Give back the full material, exactly as it reads.

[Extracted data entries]
--

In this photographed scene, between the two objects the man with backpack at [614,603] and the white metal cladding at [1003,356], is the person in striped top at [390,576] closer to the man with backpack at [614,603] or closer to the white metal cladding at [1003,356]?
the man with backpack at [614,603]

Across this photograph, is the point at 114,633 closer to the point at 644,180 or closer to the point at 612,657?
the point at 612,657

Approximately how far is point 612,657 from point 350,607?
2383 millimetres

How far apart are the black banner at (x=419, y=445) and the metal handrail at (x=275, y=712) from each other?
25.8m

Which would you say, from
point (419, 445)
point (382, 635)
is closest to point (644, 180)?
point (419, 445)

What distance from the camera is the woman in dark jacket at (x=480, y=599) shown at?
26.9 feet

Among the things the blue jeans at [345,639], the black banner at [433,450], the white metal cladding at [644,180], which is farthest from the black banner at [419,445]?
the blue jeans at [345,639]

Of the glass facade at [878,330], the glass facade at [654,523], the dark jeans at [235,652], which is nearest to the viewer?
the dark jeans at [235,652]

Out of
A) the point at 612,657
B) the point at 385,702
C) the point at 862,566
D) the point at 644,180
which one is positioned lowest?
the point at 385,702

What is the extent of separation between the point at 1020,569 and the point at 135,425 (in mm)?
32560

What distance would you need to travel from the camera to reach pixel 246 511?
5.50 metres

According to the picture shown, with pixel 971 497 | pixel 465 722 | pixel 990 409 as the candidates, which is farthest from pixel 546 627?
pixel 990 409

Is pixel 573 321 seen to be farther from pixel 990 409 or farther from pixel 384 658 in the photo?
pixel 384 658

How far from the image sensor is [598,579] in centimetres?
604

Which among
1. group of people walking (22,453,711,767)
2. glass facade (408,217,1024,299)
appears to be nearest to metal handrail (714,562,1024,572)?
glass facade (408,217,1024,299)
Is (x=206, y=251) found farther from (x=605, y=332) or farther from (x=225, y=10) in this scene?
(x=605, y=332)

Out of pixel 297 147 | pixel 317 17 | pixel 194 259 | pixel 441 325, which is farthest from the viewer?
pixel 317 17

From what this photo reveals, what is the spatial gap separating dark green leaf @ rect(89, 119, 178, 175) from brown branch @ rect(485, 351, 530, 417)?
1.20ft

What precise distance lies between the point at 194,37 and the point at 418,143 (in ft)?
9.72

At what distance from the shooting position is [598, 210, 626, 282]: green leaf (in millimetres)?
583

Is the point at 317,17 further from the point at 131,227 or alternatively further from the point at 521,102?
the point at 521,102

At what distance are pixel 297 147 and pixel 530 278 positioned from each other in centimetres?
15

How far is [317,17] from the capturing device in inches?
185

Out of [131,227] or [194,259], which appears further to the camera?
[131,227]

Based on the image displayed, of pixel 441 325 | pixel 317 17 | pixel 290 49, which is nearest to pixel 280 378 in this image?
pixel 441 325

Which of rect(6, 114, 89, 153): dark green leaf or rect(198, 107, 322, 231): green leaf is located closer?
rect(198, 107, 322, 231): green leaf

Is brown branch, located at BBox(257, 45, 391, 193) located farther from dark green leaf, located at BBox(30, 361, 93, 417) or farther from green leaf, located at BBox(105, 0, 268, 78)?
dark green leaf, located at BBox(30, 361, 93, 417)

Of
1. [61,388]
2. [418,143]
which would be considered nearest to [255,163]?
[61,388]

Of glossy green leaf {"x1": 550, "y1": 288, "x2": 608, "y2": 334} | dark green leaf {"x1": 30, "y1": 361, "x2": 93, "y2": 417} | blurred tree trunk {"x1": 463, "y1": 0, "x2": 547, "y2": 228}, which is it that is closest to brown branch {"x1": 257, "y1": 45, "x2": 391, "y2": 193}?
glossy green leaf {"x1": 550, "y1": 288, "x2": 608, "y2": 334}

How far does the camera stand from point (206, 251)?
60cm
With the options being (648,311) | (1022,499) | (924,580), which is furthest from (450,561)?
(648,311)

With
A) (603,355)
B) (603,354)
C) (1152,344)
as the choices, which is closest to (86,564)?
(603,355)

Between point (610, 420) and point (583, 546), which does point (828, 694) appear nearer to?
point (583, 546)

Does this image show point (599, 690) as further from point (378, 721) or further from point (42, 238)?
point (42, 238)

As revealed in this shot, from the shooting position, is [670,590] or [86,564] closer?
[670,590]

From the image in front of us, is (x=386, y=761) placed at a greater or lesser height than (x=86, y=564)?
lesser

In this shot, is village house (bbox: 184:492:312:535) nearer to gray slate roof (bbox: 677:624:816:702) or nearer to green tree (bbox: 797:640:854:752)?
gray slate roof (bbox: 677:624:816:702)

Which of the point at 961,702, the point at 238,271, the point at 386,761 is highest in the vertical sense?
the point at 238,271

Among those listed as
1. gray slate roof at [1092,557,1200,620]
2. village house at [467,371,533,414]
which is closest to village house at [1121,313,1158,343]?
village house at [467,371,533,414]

--

# [RESPONSE TO THIS TASK]
In this photographed scene, between the two objects the man with backpack at [614,603] and the white metal cladding at [1003,356], is the person in striped top at [390,576] closer to the man with backpack at [614,603] or closer to the white metal cladding at [1003,356]?
the man with backpack at [614,603]

Across this photograph, is the point at 114,633 closer to the point at 644,180 or closer to the point at 612,657?
the point at 612,657

Approximately how far is point 612,657 from point 350,607?
2383 millimetres

How far apart are the black banner at (x=419, y=445) and the metal handrail at (x=275, y=712) from each other?
25.8m

Which would you say, from
point (419, 445)
point (382, 635)
is closest to point (644, 180)?
point (419, 445)

What distance from the camera is the woman in dark jacket at (x=480, y=599) shown at?
26.9 feet

Among the things the blue jeans at [345,639], the black banner at [433,450], the white metal cladding at [644,180], which is farthest from the black banner at [419,445]?
the blue jeans at [345,639]

Of the glass facade at [878,330], the glass facade at [654,523], the dark jeans at [235,652], which is nearest to the viewer?
the dark jeans at [235,652]

Out of
A) the point at 612,657
B) the point at 385,702
C) the point at 862,566
D) the point at 644,180
which one is positioned lowest?
the point at 385,702

What is the extent of separation between the point at 1020,569 and the point at 135,425 (in mm)?
32560

What distance would you need to travel from the camera to reach pixel 246 511?
5.50 metres

According to the picture shown, with pixel 971 497 | pixel 465 722 | pixel 990 409 as the candidates, which is farthest from pixel 546 627?
pixel 990 409

Is pixel 573 321 seen to be farther from pixel 990 409 or farther from pixel 384 658 in the photo?
pixel 384 658

How far from the image sensor is [598,579] in centimetres?
604

Which among
1. group of people walking (22,453,711,767)
2. glass facade (408,217,1024,299)
appears to be nearest to metal handrail (714,562,1024,572)?
glass facade (408,217,1024,299)
Is (x=206, y=251) found farther from (x=605, y=332) or farther from (x=225, y=10) in this scene?
(x=605, y=332)

Out of pixel 297 147 | pixel 317 17 | pixel 194 259 | pixel 441 325, which is farthest from the viewer?
pixel 317 17

From what this photo reveals, what is the spatial gap separating dark green leaf @ rect(89, 119, 178, 175) from brown branch @ rect(485, 351, 530, 417)?
1.20ft

What precise distance lies between the point at 194,37 and the point at 418,143 (in ft)?
9.72

At what distance from the shooting position is [598, 210, 626, 282]: green leaf (in millimetres)?
583

Is the point at 317,17 further from the point at 131,227 or alternatively further from the point at 521,102?
the point at 521,102

At what distance are pixel 297 147 and pixel 530 278 positioned from each other in centimetres?
15

How far is [317,17] from the capturing device in inches?
185

Out of [131,227] or [194,259], which appears further to the camera?
[131,227]

Based on the image displayed, of pixel 441 325 | pixel 317 17 | pixel 290 49, which is nearest to pixel 280 378 in this image?
pixel 441 325

Which of rect(6, 114, 89, 153): dark green leaf or rect(198, 107, 322, 231): green leaf is located closer?
rect(198, 107, 322, 231): green leaf

Is brown branch, located at BBox(257, 45, 391, 193) located farther from dark green leaf, located at BBox(30, 361, 93, 417) or farther from green leaf, located at BBox(105, 0, 268, 78)?
dark green leaf, located at BBox(30, 361, 93, 417)

Of
1. [61,388]
2. [418,143]
which would be considered nearest to [255,163]?
[61,388]

Of glossy green leaf {"x1": 550, "y1": 288, "x2": 608, "y2": 334} | dark green leaf {"x1": 30, "y1": 361, "x2": 93, "y2": 417} | blurred tree trunk {"x1": 463, "y1": 0, "x2": 547, "y2": 228}, which is it that is closest to brown branch {"x1": 257, "y1": 45, "x2": 391, "y2": 193}?
glossy green leaf {"x1": 550, "y1": 288, "x2": 608, "y2": 334}

How far does the camera stand from point (206, 251)?
60cm
With the options being (648,311) | (1022,499) | (924,580), which is furthest from (450,561)?
(648,311)

With
A) (603,355)
B) (603,354)
C) (1152,344)
as the choices, which is closest to (86,564)?
(603,355)

Between point (610, 420) and point (583, 546), which does point (828, 694) appear nearer to?
point (583, 546)

Does this image show point (599, 690) as further from point (378, 721) or further from point (42, 238)?
point (42, 238)

As revealed in this shot, from the shooting position, is [670,590] or [86,564] closer?
[670,590]

From the image in front of us, is (x=386, y=761) placed at a greater or lesser height than (x=86, y=564)?
lesser

In this shot, is village house (bbox: 184:492:312:535) nearer to gray slate roof (bbox: 677:624:816:702) or nearer to green tree (bbox: 797:640:854:752)?
gray slate roof (bbox: 677:624:816:702)

Which of the point at 961,702, the point at 238,271, the point at 386,761 is highest in the vertical sense?
the point at 238,271

Among those listed as
1. gray slate roof at [1092,557,1200,620]
2. village house at [467,371,533,414]
which is closest to village house at [1121,313,1158,343]?
village house at [467,371,533,414]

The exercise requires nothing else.